Poor Mental Health Prisoners and ex-offenders are a group at particular risk of mental health problems.
• Men and women in prison have a higher proportion of serious mental health problems, including psychosis.
• The majority of prisoners have some degree of learning difficulty, with over one in 10 remand prisoners having an IQ under 65.[7]
• For male and female prisoners, 27% have been in care as a child, compared to 2% in the general population.[8]
• Many prisoners are released without mental health support, drug service throughcare, housing or income support.
• Ex-offenders are more likely to suffer rejection and discrimination from families and wider society.
• Prisoners generally have higher rates of mental illness and self harm and other associated risk factors, such as drug and alcohol misuse.
• A high proportion of offenders have been found to suffer from drug and alcohol addiction.
• In the young offender population, alcohol misuse is often of greater significance than drug misuse.

Other conditions[9]
• The incidence of sexual health problems is known to be significant among young offenders.
• Chronic diseases such as heart disease and diabetes form a high proportion of the health care needs of prisoners.
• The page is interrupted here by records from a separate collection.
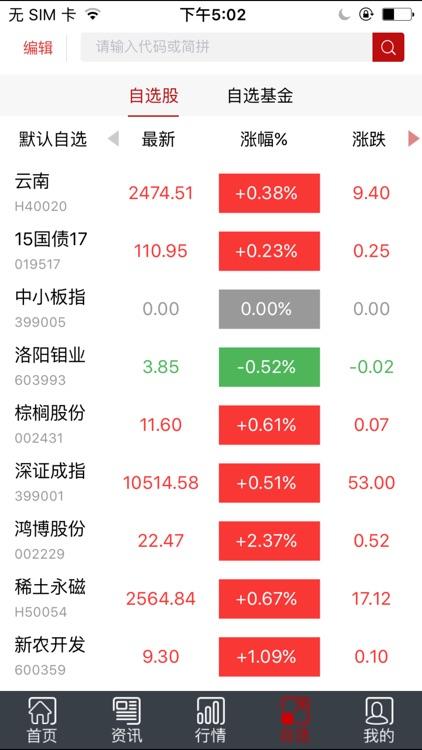 和讯股票 screenshot-3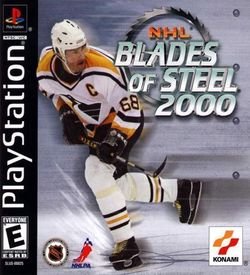 Nhl Blades Of Steel 2000 [SLUS-00825]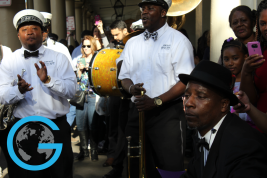 Funeral Second Line
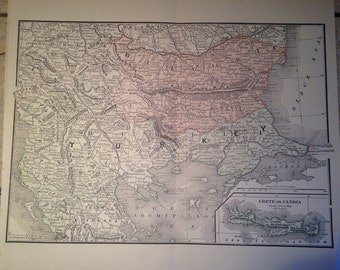 1890 Political Map of Bulgaria, Turkey, and Crete Antique Illustration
Incidence of such conditions is lower among young offenders. Early recognition and appropriate management of conditions such as asthma, epilepsy and diabetes are vital in preventing progression of these chronic conditions.
• The prevalence of learning disabilities, including autism and Asperger's syndrome, and such conditions such as attention deficit hyperactivity disorder (ADHD) may require particular interventions in the under 21 population.
• Poor oral health and dental disease is also a feature of prisoners, which requires the provision of a high standard and volume of care.


[1]   Ministry of Justice. Breaking the Cycle: Effective Punishment, Rehabilitation and Sentencing of Offenders 2010; Ministry of Justice.
[2]   Shepherd G. A lifetime of exclusion? The psychologist 2010; 23:1: 24-25.
[3]   Bradley RHL. Lord Bradley's review of people with mental health problems or learning disabilities in the criminal justice system Department of Health; 2009.
[4]   Fazel S, Benning R, Danesh J. Suicides in male prisoners in England and Wales, 1978-2003 Lancet 2005; 366: 1301-1302.
[5]   Pratt D, Piper M, Appleby L, et al. Suicide in recently released prisoners: a population based cohort study Lancet 2006; 368: 119-123.
[6]   Burrows T, Brock AP, Hulley S, et al. Safer Cells Evaluation 2003; Jill Dando Institute, UCL. .
[7]   Nurse J, Champion J. Mental Health and Well-Being in the South East 2006; Care Services Improvement Partnership, Department of Health. .
[8]   Social Exclusion Unit. Reducing re-offending by ex-prisoners 2002; HMG Cabinet Office. .
[9]   Norman S, Nayyar K. General Health Needs Assessment: HMYOI Cookham Wood and HMP YOI Rochester 2011; NHS Medway.